Im zweiten Rechtsgang gewährte das Erstgericht mit Beschlüssen vom 17. 9. 2015 (ON 106 und ON 107) den Minderjährigen neuerlich Unterhaltsvorschüsse nach § 4 Z 2 UVG, diesmal jedoch (nur mehr) in Höhe von jeweils monatlich 263 EUR für den Zeitraum 1. 7. 2015 bis 31. 10. 2017 (für die mj M*) bzw für den Zeitraum 1. 7. 2015 bis 30. 9. 2015 (für die mj S* C*).
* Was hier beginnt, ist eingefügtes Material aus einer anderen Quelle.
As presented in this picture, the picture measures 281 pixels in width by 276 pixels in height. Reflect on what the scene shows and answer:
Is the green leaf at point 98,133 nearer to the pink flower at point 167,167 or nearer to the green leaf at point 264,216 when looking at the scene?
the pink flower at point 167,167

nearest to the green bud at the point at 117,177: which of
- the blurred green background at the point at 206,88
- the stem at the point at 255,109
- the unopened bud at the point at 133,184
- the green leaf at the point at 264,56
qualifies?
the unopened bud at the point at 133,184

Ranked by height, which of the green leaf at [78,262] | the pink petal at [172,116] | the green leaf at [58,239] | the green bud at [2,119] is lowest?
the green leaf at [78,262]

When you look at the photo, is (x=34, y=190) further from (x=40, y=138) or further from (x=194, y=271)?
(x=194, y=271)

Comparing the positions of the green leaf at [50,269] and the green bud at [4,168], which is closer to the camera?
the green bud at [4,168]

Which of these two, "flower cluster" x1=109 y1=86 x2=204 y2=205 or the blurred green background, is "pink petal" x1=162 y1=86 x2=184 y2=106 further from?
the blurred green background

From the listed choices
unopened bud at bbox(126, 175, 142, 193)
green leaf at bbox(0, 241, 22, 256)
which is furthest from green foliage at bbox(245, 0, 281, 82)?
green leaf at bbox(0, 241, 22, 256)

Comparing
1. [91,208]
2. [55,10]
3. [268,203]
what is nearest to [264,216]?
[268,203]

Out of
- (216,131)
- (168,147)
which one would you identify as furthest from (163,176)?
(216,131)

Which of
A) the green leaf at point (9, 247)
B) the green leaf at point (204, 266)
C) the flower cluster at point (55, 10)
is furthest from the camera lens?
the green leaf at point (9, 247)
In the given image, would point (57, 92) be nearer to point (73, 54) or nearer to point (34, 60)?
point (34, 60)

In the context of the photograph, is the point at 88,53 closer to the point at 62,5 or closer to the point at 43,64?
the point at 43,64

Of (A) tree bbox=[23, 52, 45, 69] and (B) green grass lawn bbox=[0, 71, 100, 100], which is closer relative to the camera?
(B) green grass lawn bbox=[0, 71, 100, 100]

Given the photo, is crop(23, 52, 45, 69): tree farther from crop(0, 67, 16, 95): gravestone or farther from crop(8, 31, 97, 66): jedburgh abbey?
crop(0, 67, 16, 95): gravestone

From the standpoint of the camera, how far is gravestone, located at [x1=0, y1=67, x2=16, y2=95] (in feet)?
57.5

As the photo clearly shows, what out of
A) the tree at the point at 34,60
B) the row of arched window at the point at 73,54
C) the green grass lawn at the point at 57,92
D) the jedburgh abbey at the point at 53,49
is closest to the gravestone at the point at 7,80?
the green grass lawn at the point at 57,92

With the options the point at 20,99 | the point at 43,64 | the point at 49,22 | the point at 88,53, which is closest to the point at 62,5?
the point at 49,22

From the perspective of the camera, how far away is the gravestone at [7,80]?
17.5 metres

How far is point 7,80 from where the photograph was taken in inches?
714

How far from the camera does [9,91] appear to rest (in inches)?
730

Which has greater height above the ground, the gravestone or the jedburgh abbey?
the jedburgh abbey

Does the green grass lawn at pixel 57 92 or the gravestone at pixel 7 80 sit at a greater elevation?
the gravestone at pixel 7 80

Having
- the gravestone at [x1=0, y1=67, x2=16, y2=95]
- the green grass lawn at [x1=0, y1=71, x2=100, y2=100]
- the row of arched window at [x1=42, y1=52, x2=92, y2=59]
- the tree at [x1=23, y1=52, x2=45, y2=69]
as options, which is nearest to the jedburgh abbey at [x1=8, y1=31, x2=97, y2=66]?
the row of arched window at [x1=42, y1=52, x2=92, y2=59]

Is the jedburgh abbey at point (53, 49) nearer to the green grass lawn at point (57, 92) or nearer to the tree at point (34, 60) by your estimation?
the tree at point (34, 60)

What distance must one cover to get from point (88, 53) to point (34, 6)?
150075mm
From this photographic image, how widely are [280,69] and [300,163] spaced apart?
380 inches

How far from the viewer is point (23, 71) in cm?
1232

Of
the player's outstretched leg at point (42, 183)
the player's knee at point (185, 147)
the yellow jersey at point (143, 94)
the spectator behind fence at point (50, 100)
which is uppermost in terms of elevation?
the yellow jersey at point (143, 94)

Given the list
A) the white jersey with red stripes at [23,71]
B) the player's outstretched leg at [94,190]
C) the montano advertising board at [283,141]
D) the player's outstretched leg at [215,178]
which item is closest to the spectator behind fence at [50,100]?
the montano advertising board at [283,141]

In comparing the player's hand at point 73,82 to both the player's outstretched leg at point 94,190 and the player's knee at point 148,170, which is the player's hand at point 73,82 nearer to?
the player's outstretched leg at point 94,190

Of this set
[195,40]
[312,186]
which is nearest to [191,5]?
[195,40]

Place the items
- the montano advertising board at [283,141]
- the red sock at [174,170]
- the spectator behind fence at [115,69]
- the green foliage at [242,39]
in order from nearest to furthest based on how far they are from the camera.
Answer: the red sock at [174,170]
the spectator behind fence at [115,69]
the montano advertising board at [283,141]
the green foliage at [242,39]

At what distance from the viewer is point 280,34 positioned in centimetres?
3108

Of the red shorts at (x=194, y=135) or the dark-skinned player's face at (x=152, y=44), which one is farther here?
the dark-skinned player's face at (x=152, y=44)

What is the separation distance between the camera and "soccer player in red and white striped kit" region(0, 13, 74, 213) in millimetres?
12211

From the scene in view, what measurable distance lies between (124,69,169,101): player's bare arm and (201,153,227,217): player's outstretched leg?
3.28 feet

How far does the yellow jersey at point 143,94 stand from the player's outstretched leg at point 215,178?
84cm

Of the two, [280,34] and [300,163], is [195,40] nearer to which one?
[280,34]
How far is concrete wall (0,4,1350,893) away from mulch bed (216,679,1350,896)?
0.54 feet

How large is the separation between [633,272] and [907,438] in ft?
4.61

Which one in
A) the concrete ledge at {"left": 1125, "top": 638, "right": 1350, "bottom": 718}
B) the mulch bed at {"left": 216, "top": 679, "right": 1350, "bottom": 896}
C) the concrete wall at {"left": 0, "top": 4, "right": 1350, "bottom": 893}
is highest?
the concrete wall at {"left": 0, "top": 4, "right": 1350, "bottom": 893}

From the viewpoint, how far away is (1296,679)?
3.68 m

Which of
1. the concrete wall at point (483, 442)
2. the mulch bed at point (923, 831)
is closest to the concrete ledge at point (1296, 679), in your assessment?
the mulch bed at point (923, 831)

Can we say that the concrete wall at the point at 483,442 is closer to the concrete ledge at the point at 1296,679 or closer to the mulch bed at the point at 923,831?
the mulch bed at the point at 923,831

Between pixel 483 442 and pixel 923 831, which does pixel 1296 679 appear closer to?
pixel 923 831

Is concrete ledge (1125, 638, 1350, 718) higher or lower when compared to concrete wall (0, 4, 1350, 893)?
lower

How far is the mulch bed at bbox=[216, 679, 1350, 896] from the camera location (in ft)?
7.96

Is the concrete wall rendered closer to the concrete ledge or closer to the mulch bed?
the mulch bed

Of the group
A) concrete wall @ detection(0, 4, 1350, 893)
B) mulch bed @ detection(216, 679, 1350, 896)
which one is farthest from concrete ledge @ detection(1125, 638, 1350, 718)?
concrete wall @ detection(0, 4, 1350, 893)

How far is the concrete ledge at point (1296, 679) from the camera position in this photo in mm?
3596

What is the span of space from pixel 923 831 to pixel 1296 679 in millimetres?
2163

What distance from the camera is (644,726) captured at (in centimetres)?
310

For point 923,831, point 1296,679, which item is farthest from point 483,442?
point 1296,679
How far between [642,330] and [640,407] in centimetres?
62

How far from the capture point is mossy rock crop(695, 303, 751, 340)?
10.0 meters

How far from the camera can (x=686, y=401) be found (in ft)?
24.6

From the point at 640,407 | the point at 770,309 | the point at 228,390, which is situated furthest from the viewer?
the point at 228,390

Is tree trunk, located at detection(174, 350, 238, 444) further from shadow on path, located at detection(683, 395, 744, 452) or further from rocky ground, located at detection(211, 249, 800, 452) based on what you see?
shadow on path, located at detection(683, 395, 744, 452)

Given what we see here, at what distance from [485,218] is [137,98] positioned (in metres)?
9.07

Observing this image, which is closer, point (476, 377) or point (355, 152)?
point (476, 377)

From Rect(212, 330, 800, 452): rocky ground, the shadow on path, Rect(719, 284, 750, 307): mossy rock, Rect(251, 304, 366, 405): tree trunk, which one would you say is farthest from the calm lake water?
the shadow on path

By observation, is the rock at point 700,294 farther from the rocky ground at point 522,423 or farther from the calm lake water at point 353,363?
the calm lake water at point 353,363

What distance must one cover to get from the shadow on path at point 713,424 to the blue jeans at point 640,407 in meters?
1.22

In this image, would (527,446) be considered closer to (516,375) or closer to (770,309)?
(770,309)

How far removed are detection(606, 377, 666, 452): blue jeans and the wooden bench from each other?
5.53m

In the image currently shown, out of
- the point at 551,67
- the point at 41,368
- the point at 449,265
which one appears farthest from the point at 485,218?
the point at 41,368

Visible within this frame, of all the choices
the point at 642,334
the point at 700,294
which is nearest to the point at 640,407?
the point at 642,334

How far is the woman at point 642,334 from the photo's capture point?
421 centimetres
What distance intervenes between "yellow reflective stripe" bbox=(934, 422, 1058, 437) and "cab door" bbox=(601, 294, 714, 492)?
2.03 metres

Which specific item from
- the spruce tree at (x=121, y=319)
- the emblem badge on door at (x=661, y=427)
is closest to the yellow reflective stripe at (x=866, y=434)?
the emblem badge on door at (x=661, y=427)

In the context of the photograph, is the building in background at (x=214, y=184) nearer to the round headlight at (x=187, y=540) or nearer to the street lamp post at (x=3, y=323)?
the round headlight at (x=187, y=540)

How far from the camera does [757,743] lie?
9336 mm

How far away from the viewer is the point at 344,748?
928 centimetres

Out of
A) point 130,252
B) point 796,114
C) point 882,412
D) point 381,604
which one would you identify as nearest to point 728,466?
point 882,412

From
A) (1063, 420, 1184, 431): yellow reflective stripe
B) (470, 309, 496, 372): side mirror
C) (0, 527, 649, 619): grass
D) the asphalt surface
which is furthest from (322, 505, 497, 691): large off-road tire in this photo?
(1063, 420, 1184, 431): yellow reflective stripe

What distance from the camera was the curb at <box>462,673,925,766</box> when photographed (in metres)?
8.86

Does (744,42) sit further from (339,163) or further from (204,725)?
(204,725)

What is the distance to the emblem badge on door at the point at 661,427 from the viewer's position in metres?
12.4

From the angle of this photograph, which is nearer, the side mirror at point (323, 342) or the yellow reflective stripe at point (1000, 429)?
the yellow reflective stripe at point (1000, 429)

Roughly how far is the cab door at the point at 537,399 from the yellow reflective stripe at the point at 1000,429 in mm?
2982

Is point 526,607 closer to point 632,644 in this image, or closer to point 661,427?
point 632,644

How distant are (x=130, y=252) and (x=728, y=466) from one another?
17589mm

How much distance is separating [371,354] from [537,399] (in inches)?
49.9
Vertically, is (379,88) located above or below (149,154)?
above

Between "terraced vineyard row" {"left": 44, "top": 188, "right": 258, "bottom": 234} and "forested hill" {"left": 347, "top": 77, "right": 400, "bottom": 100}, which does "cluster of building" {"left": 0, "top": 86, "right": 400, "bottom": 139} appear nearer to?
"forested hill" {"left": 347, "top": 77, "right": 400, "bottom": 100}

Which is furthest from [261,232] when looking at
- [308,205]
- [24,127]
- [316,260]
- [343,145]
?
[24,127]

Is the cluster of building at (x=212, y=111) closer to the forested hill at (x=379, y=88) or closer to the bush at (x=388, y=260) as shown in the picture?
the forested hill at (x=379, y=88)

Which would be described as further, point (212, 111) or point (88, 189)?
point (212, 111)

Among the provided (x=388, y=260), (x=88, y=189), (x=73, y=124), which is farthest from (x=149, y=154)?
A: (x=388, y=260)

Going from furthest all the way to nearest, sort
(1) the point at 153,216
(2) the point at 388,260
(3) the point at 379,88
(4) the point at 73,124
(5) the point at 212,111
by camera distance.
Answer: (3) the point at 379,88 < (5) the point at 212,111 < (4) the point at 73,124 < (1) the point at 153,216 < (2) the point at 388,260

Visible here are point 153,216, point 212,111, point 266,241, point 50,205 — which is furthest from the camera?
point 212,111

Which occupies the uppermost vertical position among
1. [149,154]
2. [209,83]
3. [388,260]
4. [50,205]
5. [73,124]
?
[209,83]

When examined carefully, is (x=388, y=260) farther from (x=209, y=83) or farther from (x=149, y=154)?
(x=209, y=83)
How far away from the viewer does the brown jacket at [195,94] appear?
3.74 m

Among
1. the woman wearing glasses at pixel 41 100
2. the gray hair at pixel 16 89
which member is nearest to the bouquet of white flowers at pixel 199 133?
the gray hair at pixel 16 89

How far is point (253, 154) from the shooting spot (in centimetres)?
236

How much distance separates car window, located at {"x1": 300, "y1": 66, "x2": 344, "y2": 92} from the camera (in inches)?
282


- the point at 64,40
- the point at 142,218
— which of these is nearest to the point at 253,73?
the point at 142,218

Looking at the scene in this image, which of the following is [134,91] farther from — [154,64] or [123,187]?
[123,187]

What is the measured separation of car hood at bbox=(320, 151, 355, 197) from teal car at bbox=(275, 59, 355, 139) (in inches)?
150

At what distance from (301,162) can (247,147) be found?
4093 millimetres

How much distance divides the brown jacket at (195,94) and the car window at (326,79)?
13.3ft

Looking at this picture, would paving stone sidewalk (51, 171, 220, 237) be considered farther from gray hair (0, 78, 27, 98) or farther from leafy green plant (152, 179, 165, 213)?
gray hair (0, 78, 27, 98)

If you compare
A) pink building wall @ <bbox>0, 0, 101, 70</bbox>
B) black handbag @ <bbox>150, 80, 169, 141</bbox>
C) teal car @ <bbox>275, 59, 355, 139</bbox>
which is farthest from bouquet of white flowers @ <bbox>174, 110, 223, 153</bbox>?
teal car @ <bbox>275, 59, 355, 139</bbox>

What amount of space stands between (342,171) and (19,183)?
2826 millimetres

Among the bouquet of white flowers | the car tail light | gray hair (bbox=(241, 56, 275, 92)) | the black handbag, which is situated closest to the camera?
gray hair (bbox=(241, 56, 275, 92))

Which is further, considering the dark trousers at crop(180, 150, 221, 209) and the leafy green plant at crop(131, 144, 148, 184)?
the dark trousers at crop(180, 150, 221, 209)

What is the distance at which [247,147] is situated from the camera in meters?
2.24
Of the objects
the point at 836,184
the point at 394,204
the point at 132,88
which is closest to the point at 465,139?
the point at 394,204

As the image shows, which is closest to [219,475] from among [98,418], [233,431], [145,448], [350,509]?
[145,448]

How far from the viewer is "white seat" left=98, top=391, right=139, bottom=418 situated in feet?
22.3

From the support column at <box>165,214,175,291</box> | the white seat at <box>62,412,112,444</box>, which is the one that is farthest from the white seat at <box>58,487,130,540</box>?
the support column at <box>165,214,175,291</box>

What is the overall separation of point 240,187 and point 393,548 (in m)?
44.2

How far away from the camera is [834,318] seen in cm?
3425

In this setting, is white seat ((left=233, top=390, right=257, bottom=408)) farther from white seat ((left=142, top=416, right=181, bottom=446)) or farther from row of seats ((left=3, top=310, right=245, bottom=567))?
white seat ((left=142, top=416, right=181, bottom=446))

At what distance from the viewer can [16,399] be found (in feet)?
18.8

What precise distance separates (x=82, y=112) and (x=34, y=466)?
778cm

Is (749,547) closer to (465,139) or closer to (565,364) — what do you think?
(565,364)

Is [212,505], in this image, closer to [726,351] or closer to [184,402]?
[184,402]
Das Rekursgericht gab dem Rekurs des Vaters gegen den die mj M* betreffenden Gewährungsbeschluss (ON 106) Folge, änderte diesen dahingehend ab, dass der Antrag auf Gewährung von Unterhaltsvorschüssen gemäß § 4 Z 2 UVG abgewiesen wurde, behob aus Anlass dieser Entscheidung den Einstellungsbeschluss (ON 92) ersatzlos und sprach aus, dass der ordentliche Revisionsrekurs zulässig sei. Weiters wies das Rekursgericht den Rekurs gegen den die mj S* C* betreffenden Gewährungsbeschluss zurück und erklärte insoweit den ordentlichen Revisionsrekurs für nicht zulässig. Rechtlich führte das Rekursgericht zur Behebung des Einstellungsbeschlusses zusammengefasst aus, dieser Beschluss sei zwar zutreffend ergangen, in Verbindung mit der nunmehrigen Abweisung des Antrags auf Gewährung von Unterhaltsvorschüssen nach § 4 Z 2 UVG komme es jedoch zu dem den Zielen des UVG widersprechenden Ergebnis, dass die Minderjährige bis zur neuerlichen Antragstellung auf Gewährung von Titelvorschüssen keine Unterhaltsvorschüsse erhielte, zumal eingestellte Titelvorschüsse nicht wieder aufleben. Es könne dem Gesetzgeber nicht unterstellt werden, dass er eine solche vom Kind nicht verhinderbare Zeit ohne Gewährung von Unterhaltsvorschüssen in Kauf nehme. Zur Vermeidung dieser Konsequenz sei daher der Einstellungsbeschluss des Erstgerichts vom 3. 8. 2015 von Amts wegen zu beheben, womit einer Weitergewährung von Titelvorschüssen nichts im Wege stehe. Der Revisionsrekurs sei zulässig, da oberstgerichtliche Rechtsprechung zur Frage der Zulässigkeit einer amtswegigen Behebung des Einstellungsbeschlusses im Falle einer in zweiter Instanz erfolgten Abweisung eines Antrags auf Gewährung von Richtsatzvorschüssen fehle.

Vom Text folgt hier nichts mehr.